Driving in a vehicle with tire noise is never pleasant. In addition to disrupting an otherwise quiet ride, the noise often is accompanied by vibration that further disrupts the enjoyment of driving the vehicle. Some factors beyond your control, like road conditions, can create tire noise. However, problems with the tires themselves often are the source of a loud vehicle.
Some tires eventually start to look as if slight dips are worn into the normally smooth tire surface. This is called "cupping" and happens if the vehicle suspension system is not working properly. This causes the vehicle to bounce, which leads to excessive wear on the parts of the tire that hit the ground as the vehicle bounces. The dips in the surface cause the tires to run unevenly on the road, generating a loud noise.
The tread pattern on a set of tires can increase the amount of noise they produce. Tread designs that are knobby and jagged, such as those popular on off-road vehicles, often are louder than their smoother counterparts. Some manufacturers make effective off-road tires that are not exceptionally noisy, but a rougher tread can cause increased road noise if it has not been designed to minimize the sound.

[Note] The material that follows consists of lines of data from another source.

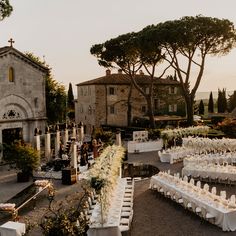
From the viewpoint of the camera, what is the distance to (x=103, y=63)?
151ft

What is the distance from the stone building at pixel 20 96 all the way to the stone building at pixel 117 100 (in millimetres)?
18447

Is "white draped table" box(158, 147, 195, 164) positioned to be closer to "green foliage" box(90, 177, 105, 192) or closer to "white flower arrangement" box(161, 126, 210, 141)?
"white flower arrangement" box(161, 126, 210, 141)

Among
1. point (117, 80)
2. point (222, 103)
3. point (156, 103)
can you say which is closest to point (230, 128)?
point (156, 103)

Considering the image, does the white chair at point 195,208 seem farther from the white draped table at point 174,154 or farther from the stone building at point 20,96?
the stone building at point 20,96

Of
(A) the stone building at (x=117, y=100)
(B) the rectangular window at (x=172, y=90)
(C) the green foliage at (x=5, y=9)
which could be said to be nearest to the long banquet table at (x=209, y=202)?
(C) the green foliage at (x=5, y=9)

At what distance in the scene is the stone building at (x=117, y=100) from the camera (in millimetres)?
50719

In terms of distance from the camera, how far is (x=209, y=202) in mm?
14711

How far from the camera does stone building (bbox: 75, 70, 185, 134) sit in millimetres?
50719

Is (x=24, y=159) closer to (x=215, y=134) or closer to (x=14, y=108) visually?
(x=14, y=108)

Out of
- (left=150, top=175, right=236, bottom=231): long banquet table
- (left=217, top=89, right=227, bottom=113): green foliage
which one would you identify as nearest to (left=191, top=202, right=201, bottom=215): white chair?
(left=150, top=175, right=236, bottom=231): long banquet table

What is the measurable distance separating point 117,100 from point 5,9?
28.3 metres

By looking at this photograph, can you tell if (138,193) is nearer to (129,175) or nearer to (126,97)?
(129,175)

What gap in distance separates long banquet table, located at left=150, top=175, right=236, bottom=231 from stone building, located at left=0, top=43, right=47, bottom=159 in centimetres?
1584

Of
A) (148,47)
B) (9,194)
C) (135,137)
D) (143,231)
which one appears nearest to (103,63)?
(148,47)
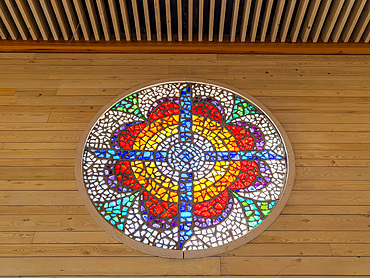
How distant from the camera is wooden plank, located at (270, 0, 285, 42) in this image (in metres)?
3.26

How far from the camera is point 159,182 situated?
2.72m

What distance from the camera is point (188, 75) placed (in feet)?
10.9

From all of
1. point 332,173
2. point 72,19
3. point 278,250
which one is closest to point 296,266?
point 278,250

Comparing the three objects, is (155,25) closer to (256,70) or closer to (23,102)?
(256,70)

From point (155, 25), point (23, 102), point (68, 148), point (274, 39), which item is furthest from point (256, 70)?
point (23, 102)

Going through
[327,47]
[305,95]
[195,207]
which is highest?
[327,47]

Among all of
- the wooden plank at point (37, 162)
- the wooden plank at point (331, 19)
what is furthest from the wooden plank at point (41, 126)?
the wooden plank at point (331, 19)

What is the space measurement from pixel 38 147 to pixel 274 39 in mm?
2228

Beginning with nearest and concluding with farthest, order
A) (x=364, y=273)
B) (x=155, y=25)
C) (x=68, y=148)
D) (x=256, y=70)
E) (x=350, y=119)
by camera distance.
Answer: (x=364, y=273), (x=68, y=148), (x=350, y=119), (x=256, y=70), (x=155, y=25)

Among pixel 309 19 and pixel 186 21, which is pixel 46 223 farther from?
pixel 309 19

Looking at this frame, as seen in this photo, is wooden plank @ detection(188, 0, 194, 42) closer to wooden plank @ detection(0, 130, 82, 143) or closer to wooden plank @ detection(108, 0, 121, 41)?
wooden plank @ detection(108, 0, 121, 41)

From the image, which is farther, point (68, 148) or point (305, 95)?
point (305, 95)

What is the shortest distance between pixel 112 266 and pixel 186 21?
7.51 ft

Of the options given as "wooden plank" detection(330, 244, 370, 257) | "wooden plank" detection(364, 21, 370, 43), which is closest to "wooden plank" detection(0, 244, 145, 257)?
"wooden plank" detection(330, 244, 370, 257)
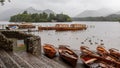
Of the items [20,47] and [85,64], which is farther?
[20,47]

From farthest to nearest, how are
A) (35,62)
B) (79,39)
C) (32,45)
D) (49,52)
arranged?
(79,39), (49,52), (32,45), (35,62)

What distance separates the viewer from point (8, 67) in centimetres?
1275

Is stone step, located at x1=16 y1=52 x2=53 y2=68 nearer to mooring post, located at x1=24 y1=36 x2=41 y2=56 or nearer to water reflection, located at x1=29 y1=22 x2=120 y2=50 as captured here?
mooring post, located at x1=24 y1=36 x2=41 y2=56

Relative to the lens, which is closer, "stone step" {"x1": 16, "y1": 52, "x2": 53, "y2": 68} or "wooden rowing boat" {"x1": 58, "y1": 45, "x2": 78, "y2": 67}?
"stone step" {"x1": 16, "y1": 52, "x2": 53, "y2": 68}

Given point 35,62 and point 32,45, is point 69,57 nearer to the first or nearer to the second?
point 32,45

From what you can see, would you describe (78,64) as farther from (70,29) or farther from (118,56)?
(70,29)

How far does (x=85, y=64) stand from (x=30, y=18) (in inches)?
6776

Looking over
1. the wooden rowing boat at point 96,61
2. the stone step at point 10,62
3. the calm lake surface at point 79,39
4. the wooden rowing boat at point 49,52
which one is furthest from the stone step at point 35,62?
the calm lake surface at point 79,39

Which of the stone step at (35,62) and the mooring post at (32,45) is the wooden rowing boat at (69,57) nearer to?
the mooring post at (32,45)

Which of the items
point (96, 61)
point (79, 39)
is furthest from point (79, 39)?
point (96, 61)

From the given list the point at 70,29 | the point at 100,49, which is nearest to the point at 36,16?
the point at 70,29

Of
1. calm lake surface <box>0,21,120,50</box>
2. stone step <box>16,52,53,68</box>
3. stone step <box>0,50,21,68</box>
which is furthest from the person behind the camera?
calm lake surface <box>0,21,120,50</box>

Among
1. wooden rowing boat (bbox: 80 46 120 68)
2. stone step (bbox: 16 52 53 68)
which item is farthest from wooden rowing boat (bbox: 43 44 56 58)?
stone step (bbox: 16 52 53 68)

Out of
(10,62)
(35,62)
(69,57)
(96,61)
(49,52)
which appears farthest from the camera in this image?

Like a cupped tire, improperly inflated tires press against the road in an uneven pattern. This can cause increased tire noise, and at a different pitch that might be much more noticeable. Driving on under-inflated or over-inflated tires for an extended time will cause the tread to wear unevenly. This leads to a condition similar to cupped tires, and will cause more road noise even after the tires are properly inflated.
Failure to Rotate
If the vehicle's tires are not rotated regularly, the result can be additional road noise from the tires. Tires are rotated to ensure that all four tires wear evenly. Most manufacturers recommend tire rotation every 5,000 to 10,000 miles. If you neglect to rotate tires, they eventually will wear unevenly and cause the noise to increase.